### WORK TASK
Starting at the line that contains "Сибирский дорожник: Крымский", write out every line through the end of the records exactly as it stands, and leave out all pictures.

Caption-style text data:
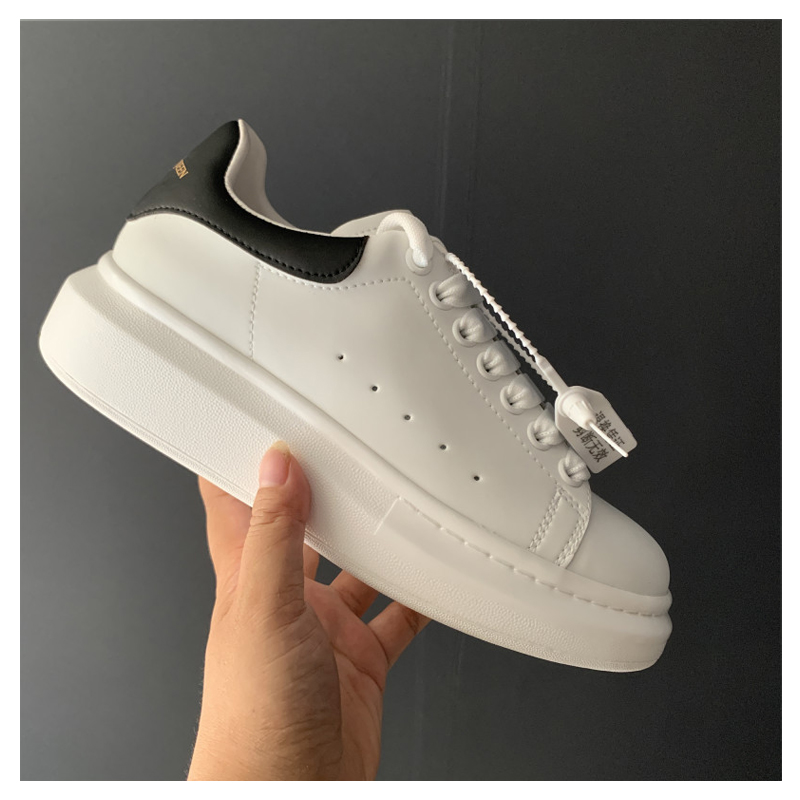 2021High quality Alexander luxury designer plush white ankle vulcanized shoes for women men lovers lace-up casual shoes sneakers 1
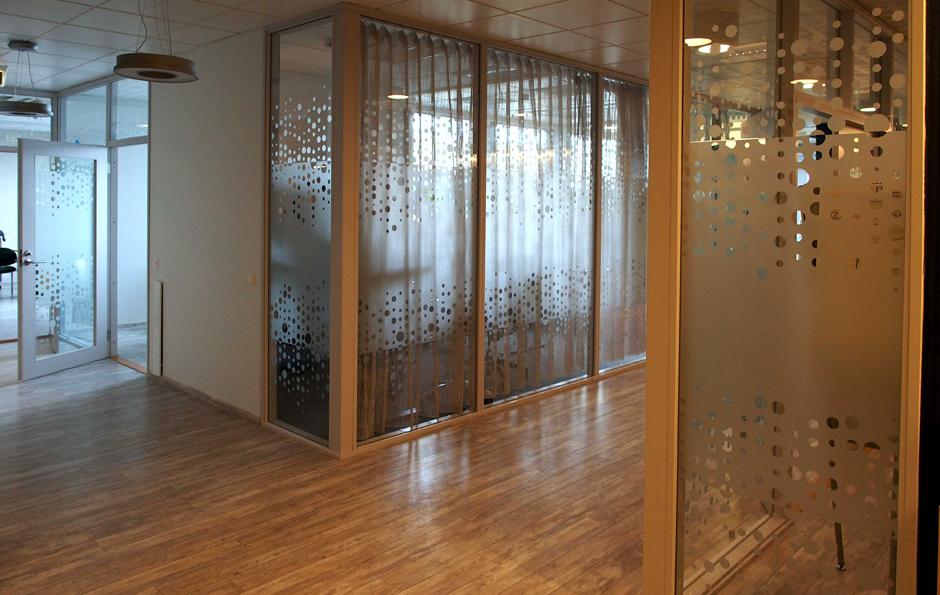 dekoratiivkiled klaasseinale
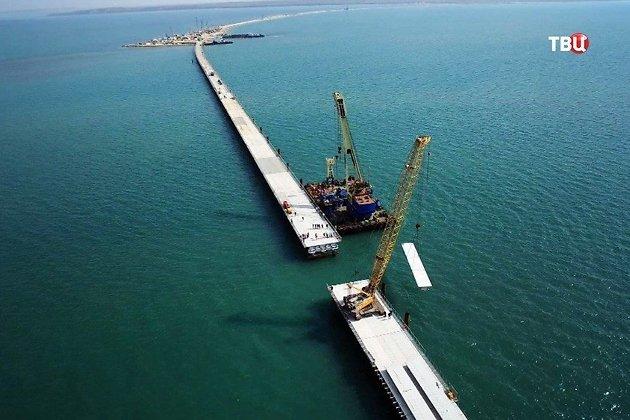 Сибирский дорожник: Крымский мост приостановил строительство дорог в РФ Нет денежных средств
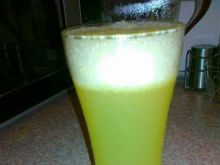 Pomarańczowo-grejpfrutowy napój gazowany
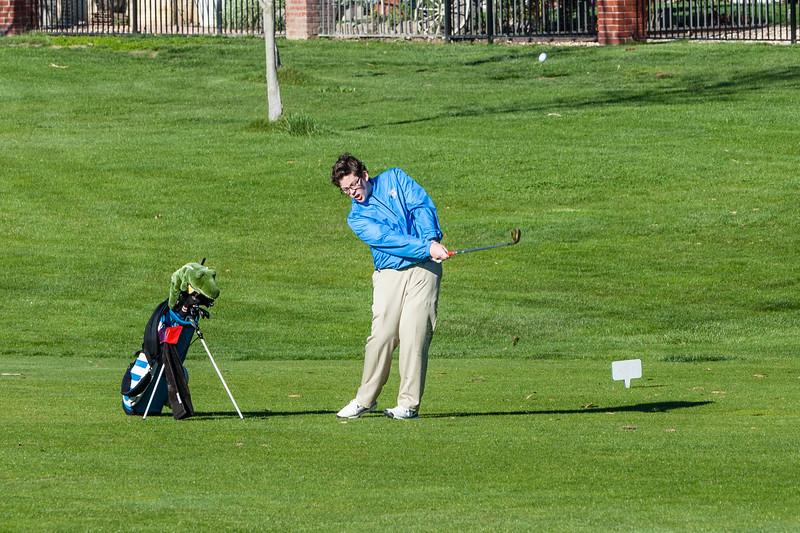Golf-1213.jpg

### RESPONSE AREA
 Сибирский дорожник: Крымский мост приостановил строительство дорог в РФ Нет денежных средств
 Pomarańczowo-grejpfrutowy napój gazowany
Golf-1213.jpg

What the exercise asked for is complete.